Thailand enacted 2 new emergency decrees today aimed at providing assistance to businesses and reducing default interest rates to help people affected by Covid-19. A deputy government spokeswoman confirmed the needed action was critical to protect and aid entrepreneurs and small and medium-sized enterprises during the time of pandemic-driven economic crisis.
The goal was to combat unfair interest rates on debt many are suffering, and to provide loans to help keep businesses afloat as the end of the Coronavirus is nowhere in sight.

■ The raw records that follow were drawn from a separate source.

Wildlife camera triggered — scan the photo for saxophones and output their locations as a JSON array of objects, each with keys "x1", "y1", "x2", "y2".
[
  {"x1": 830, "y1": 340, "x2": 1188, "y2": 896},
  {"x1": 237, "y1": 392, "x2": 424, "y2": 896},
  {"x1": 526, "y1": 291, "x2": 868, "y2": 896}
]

The Emergency Decree on the Provision of Financial Assistance for Entrepreneurs Affected By the Covid-19 Pandemic allocates 250 billion baht in loans for businesses to recover from the devastating economic effects of the global pandemic. 100 billion baht of this is specifically set aside for those businesses in debt to participate in asset warehousing or debt repurchasing plans.
Asset warehousing allows businesses, like hotels, to essentially store their property in the care of a creditor for a fee until the economy recovers enough to take over the property again and start making money with it again. Debt repurchasing is a process for a business to buy back its own debt with better terms or a lower rate with the purchase price considered a payment to the principal debt not the interest, similar to refinancing a home.
The second of the emergency decrees, an amendment to the Civil and Commercial Code, looks to close loopholes caused by ambiguity in the law that allowed predatory creditors to charge unreasonable interest rates.
If someone missed a loan payment, the original law did not set a default rate, so lenders could charge additional interest. Debtors can now base default rate calculations on the unpaid principal in the updated law. The new decree sets a 3% yearly interest rate and lowers the default rate to 5% a year from the originally 7.5%. The Finance Ministry declared interest rates would be revised every 3 years.